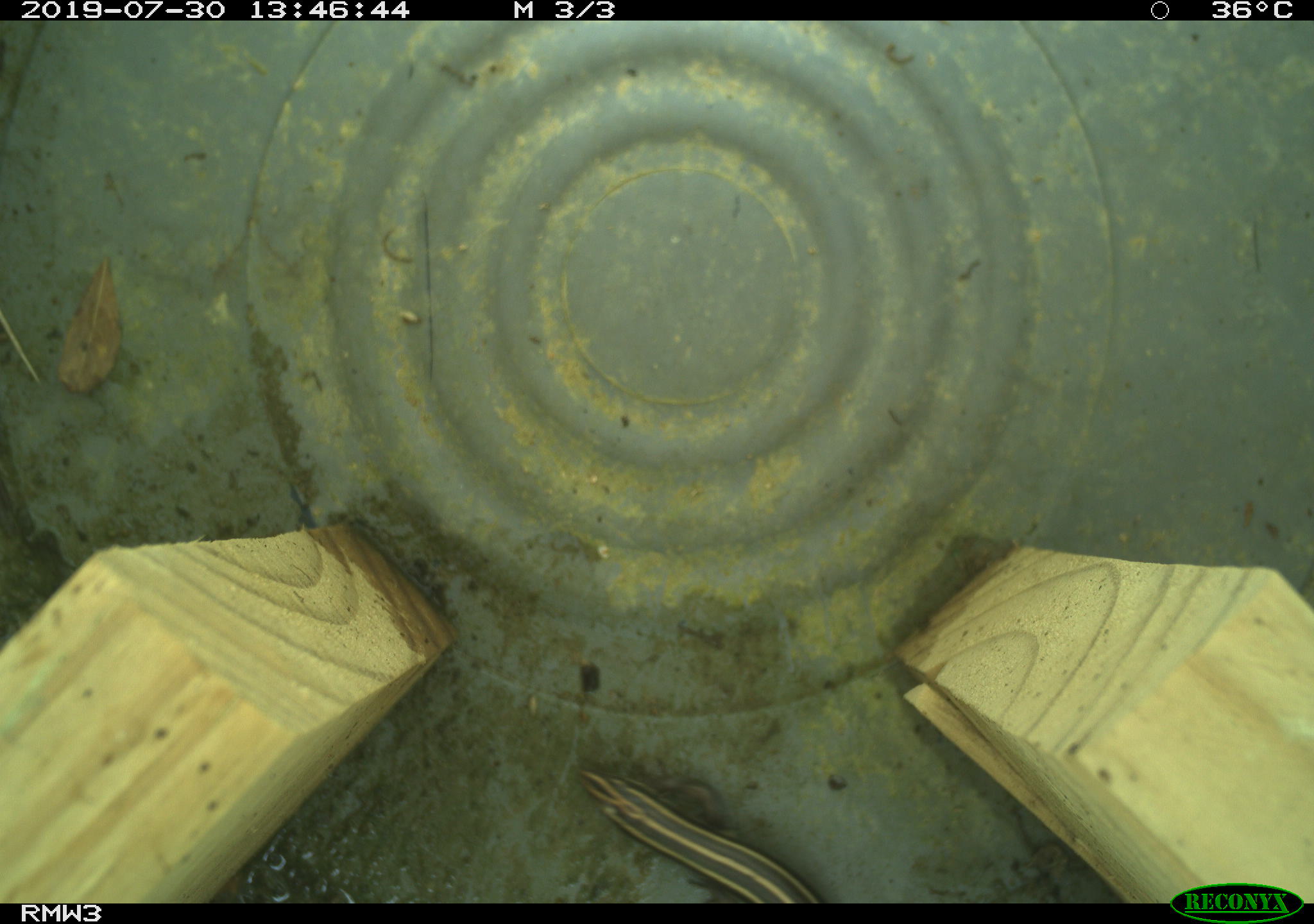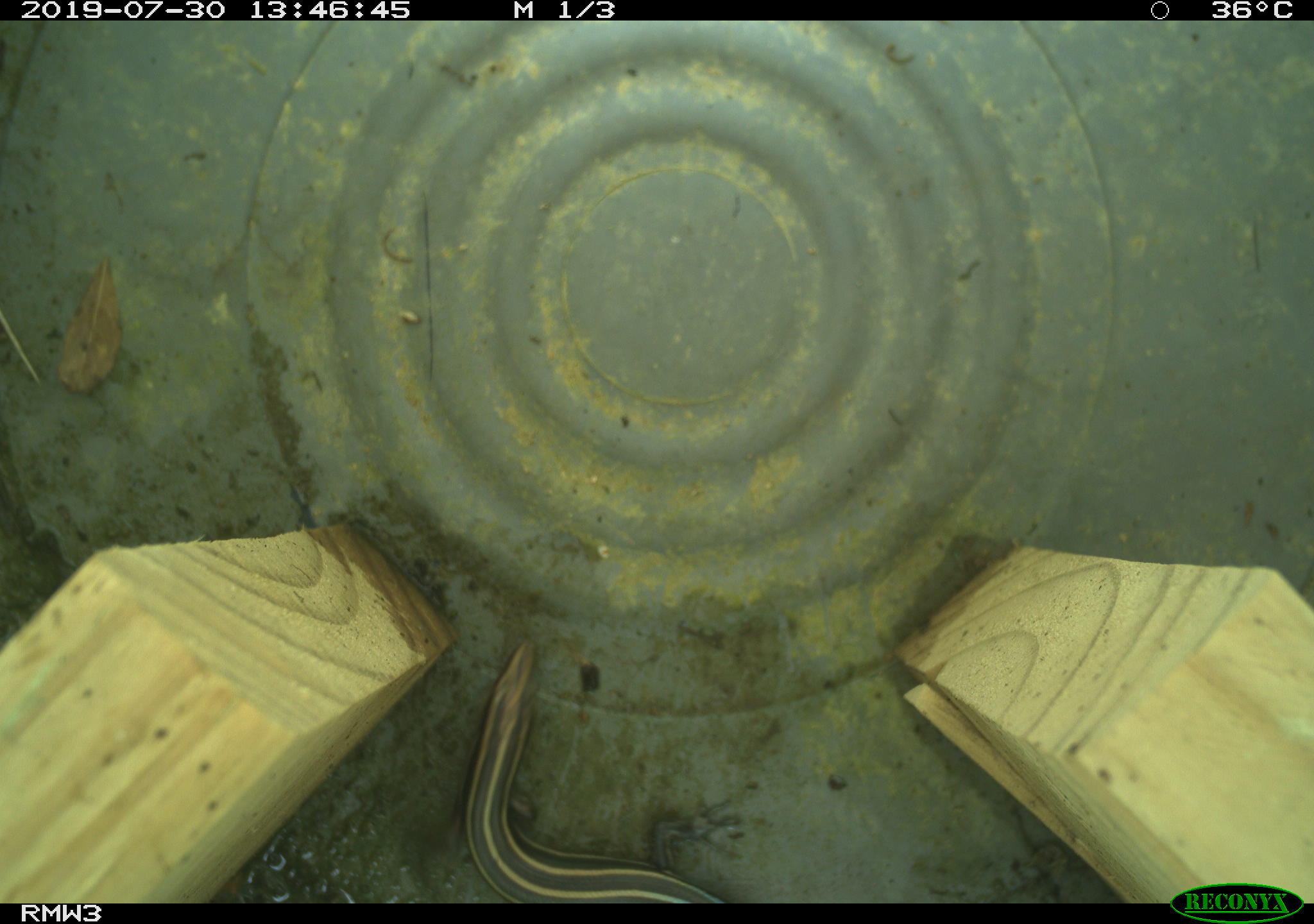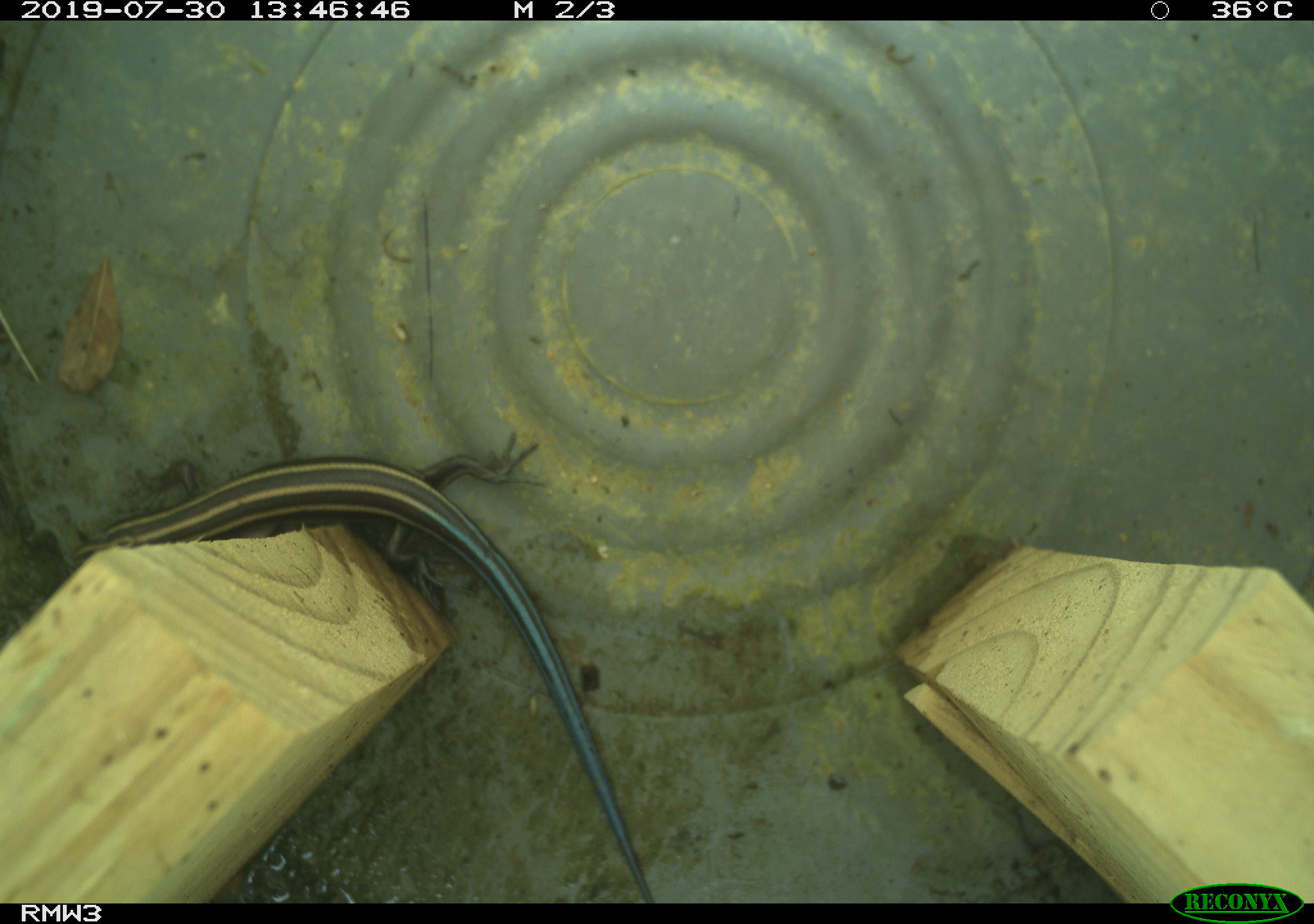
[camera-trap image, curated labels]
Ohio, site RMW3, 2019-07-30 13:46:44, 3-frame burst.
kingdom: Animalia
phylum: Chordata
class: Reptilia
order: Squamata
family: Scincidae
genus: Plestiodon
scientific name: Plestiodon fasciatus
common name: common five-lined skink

---+---

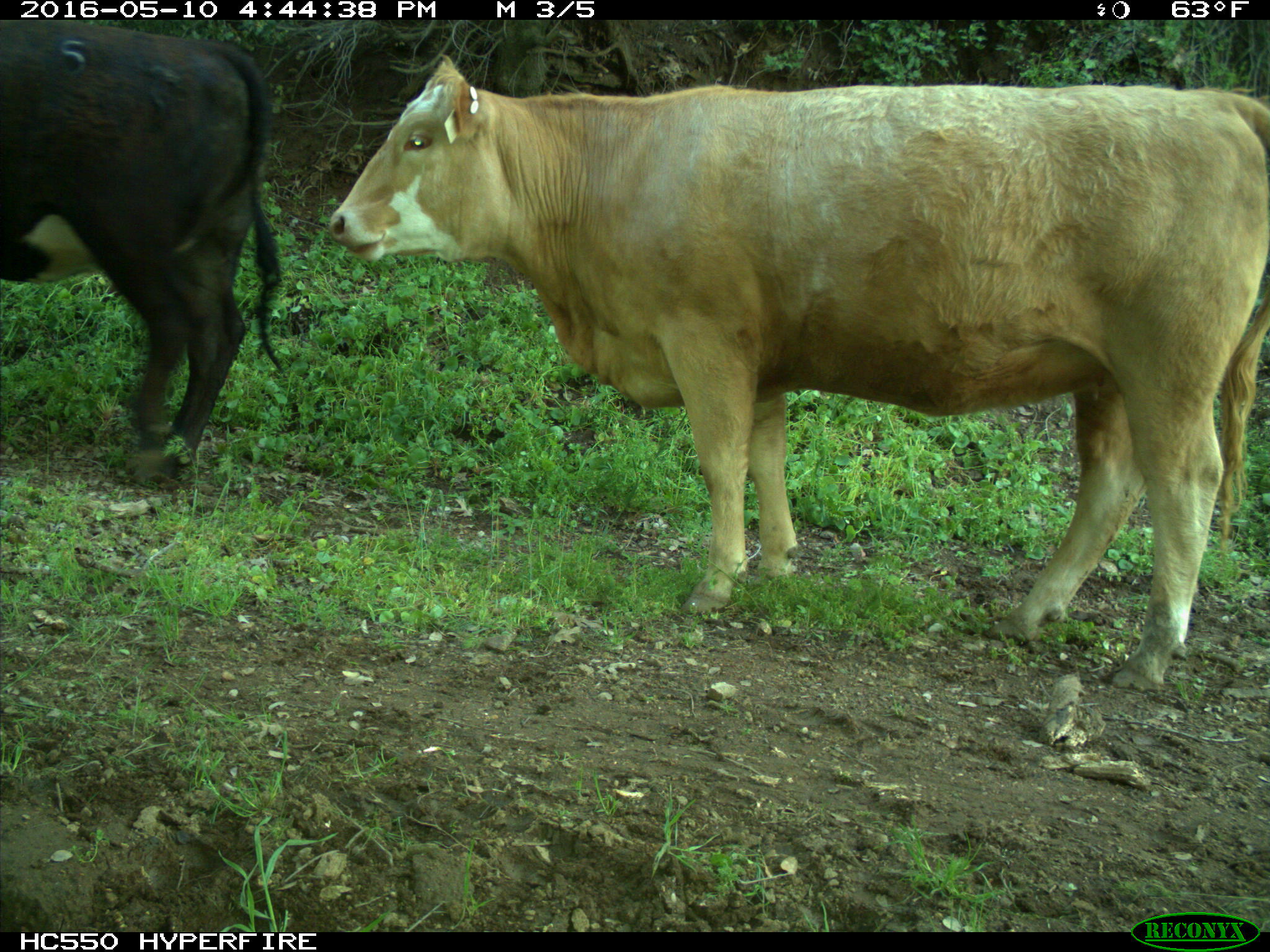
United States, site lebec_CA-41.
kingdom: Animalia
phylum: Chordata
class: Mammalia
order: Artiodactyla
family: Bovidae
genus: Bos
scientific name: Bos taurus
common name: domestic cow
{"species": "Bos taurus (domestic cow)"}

---+---

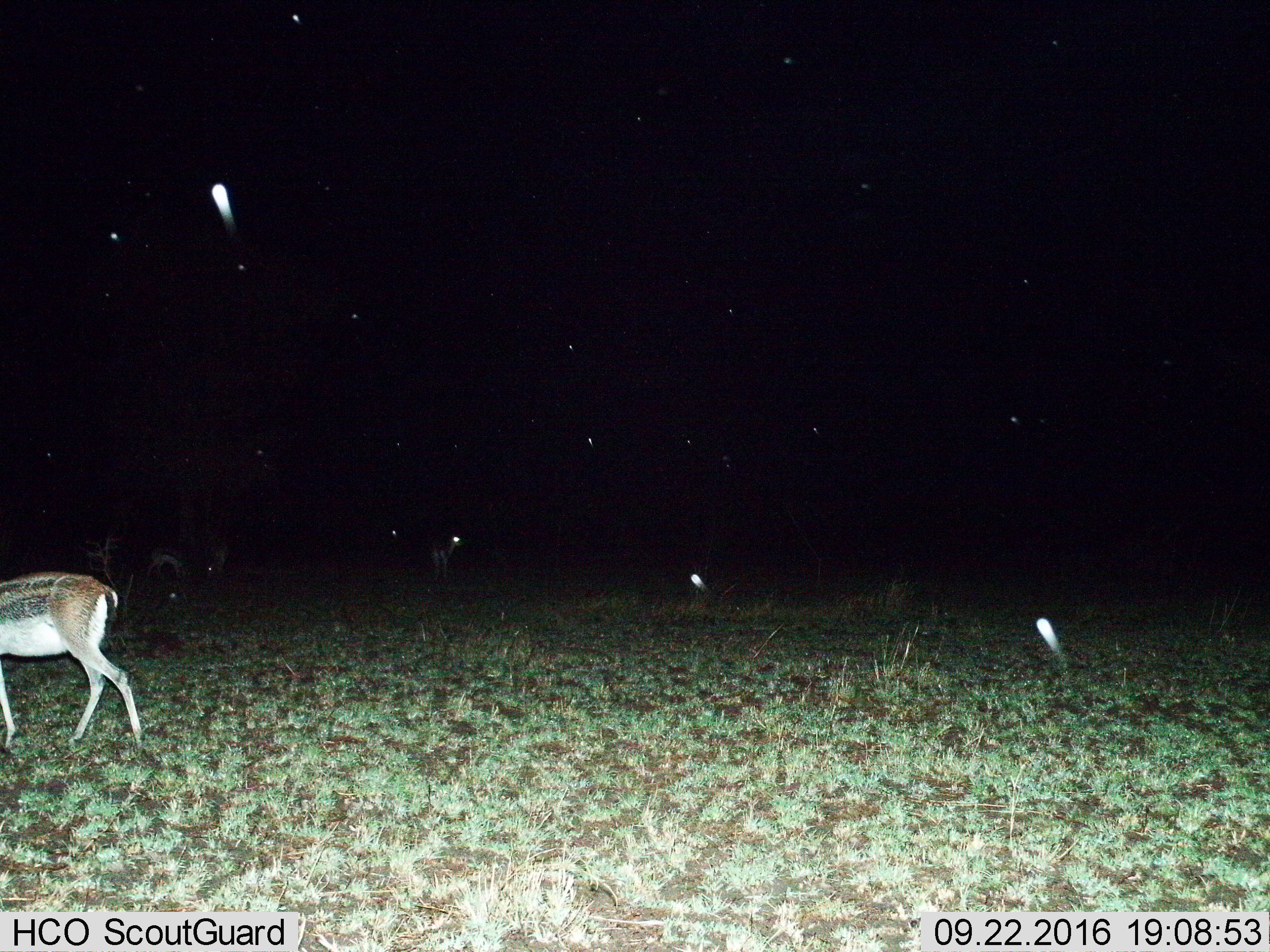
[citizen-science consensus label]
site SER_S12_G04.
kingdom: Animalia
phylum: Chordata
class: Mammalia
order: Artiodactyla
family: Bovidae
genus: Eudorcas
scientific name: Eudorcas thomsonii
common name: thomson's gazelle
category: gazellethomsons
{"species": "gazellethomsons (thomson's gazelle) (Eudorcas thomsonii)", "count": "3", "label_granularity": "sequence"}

---+---

Exercise brief:
Copy every line above that holds the word "species".

Answer to the problem:
{"species": "Bos taurus (domestic cow)"}
{"species": "gazellethomsons (thomson's gazelle) (Eudorcas thomsonii)", "count": "3", "label_granularity": "sequence"}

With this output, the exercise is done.